By Keith Idec

NEW YORK – Their majority draw doesn’t sit well with Badou Jack, but he has no problem with how judges scored the first round and how those decisions impacted their final scorecards Saturday night.

DeGale landed a straight left hand late in the first round and an off-balance Jack went to the canvas with 32 seconds to go in the first round. All three judges – Glenn Feldman, Julie Lederman and Steve Weisfeld – scored the first round 10-8 in favor of Jack.

Those scores helped DeGale secure a majority draw with Jack in their super middleweight championship unification fight at Barclays Center in Brooklyn. Had Feldman, Lederman and Weisfeld scored the first round 10-9 for DeGale because Jack might’ve done enough before the knockdown to have been winning that round, Sweden’s Jack (20-1-3, 12 KOs) would’ve won a split decision (114-113, 114-113, 113-114).

Partially because they all scored the first round 10-8 for London’s DeGale (23-1-1, 14 KOs), Feldman scored the 12-rounder for DeGale (114-112), while Lederman and Weisfeld scored the bout even by the same score (113-113).

“I thought I won the first round until [the knockdown],” Jack said during the post-fight press conference. “My balance wasn’t that good. He caught me with a flash knockdown. He’s slapping a lot. It looks good to the judges, but it’s not effective. It’s no clean punches or anything. When I heard [the] CompuBox [statistics], that I landed more cleaner shots, a hundred more punches or something like that – I don’t know [63 more overall].”

Jack didn’t dispute the knockdown, though.

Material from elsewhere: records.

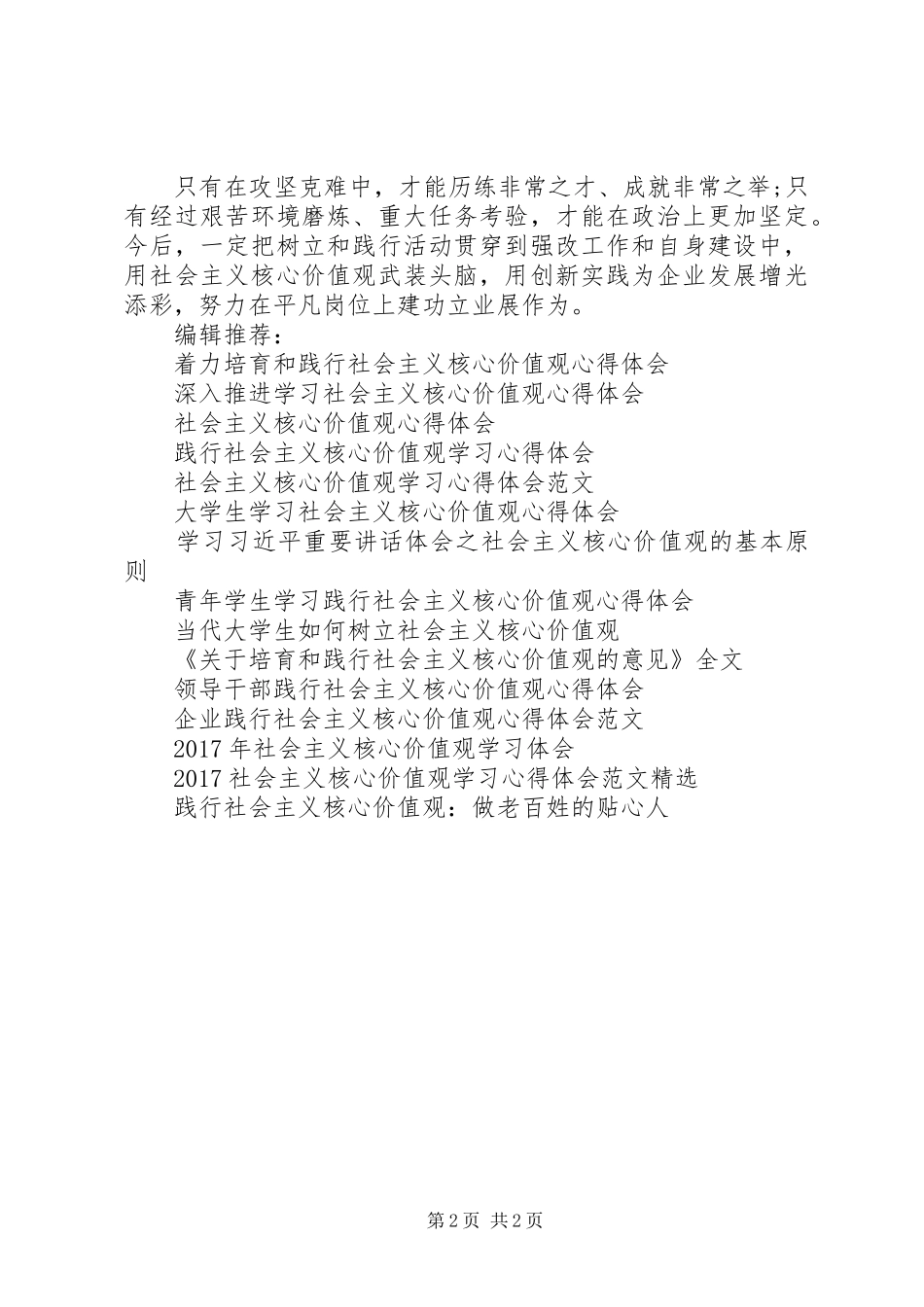 只有在攻坚克难中，才能历练非常之才、成就非常之举;只有经过艰苦环境磨炼、重大任务考验，才能在政治上更加坚定。今后，一定把树立和践行活动贯穿到强改工作和自身建设中，用社会主义核心价值观武装头脑，用创新实践为企业发展增光添彩，努力在平凡岗位上建功立业展作为。

编辑推荐：

着力培育和践行社会主义核心价值观心得体会

深入推进学习社会主义核心价值观心得体会

社会主义核心价值观心得体会

践行社会主义核心价值观学习心得体会

社会主义核心价值观学习心得体会范文

大学生学习社会主义核心价值观心得体会

学习习近平重要讲话体会之社会主义核心价值观的基本原则

青年学生学习践行社会主义核心价值观心得体会

当代大学生如何树立社会主义核心价值观

《关于培育和践行社会主义核心价值观的意见》全文

领导干部践行社会主义核心价值观心得体会

企业践行社会主义核心价值观心得体会范文

2017 年社会主义核心价值观学习体会

2017 社会主义核心价值观学习心得体会范文精选

践行社会主义核心价值观：做老百姓的贴心人

第 2 页 共 2 页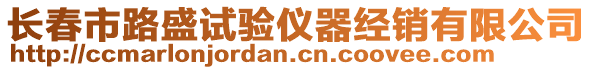 长春市路盛试验仪器经销有限公司
http://ccmarlonjordan.cn.coovee.com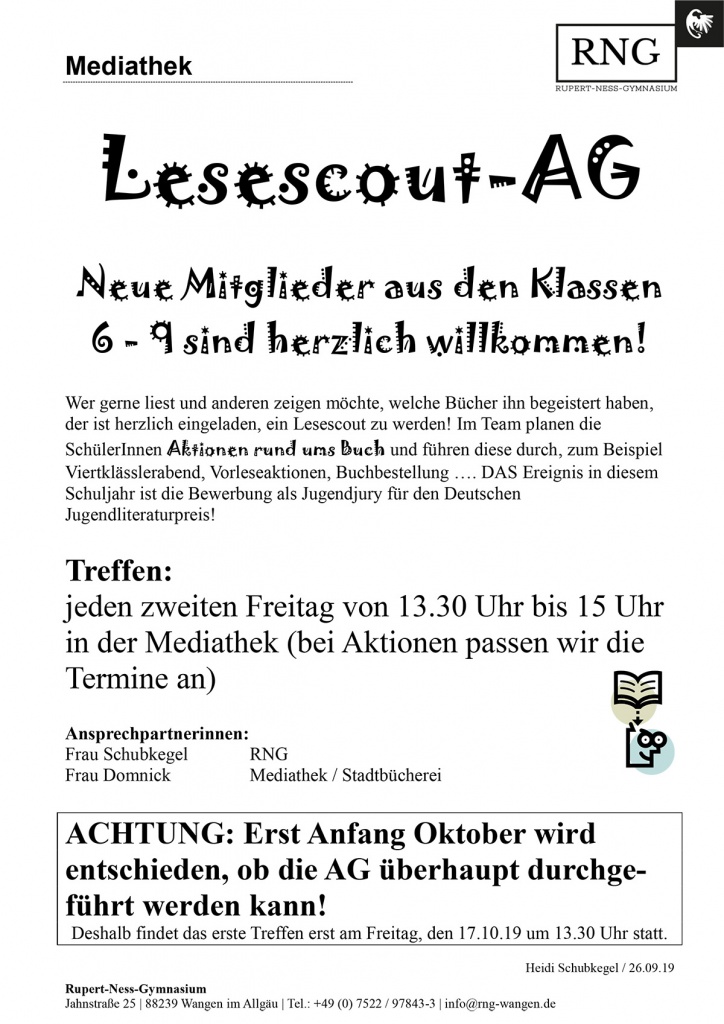 Mediathek

RNG
RUPERT-NESS-GYMNASIUM

Lesescout-AG

Neue Mitglieder aus den Klassen 6 - 9 sind herzlich willkommen!

Wer gerne liest und anderen zeigen möchte, welche Bücher ihn begeistert haben, der ist herzlich eingeladen, ein Lesescout zu werden! Im Team planen die SchülerInnen Aktionen rund ums Buch und führen diese durch, zum Beispiel Viertklässlerabend, Vorleseaktionen, Buchbestellung …. DAS Ereignis in diesem Schuljahr ist die Bewerbung als Jugendjury für den Deutschen Jugendliteraturpreis!

Treffen:
jeden zweiten Freitag von 13.30 Uhr bis 15 Uhr in der Mediathek (bei Aktionen passen wir die Termine an)

Ansprechpartnerinnen:
Frau Schubkegel RNG
Frau Domnick Mediathek / Stadtbücherei

ACHTUNG: Erst Anfang Oktober wird entschieden, ob die AG überhaupt durchgeführt werden kann!
Deshalb findet das erste Treffen erst am Freitag, den 17.10.19 um 13.30 Uhr statt.

Heidi Schubkegel / 26.09.19

Rupert-Ness-Gymnasium
Jahnstraße 25 | 88239 Wangen im Allgäu | Tel.: +49 (0) 7522 / 97843-3 | info@rng-wangen.de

“It was a knockdown because I went down,” Jack said. “But it was a flash knockdown. I’ve gotta watch it again. I thought my foot was, I don’t know … it was a flash knockdown. I wasn’t hurt, but this is boxing. Things happen.”

Like Jack, Floyd Mayweather Jr. thought the final scorecards submitted by Feldman, Lederman and Weisfeld were way off. Yet Mayweather, whose company promotes Jack, didn’t have a problem with the first-round knockdown, either.

“I’m always honest,” Mayweather said. “It was a clear knockdown.”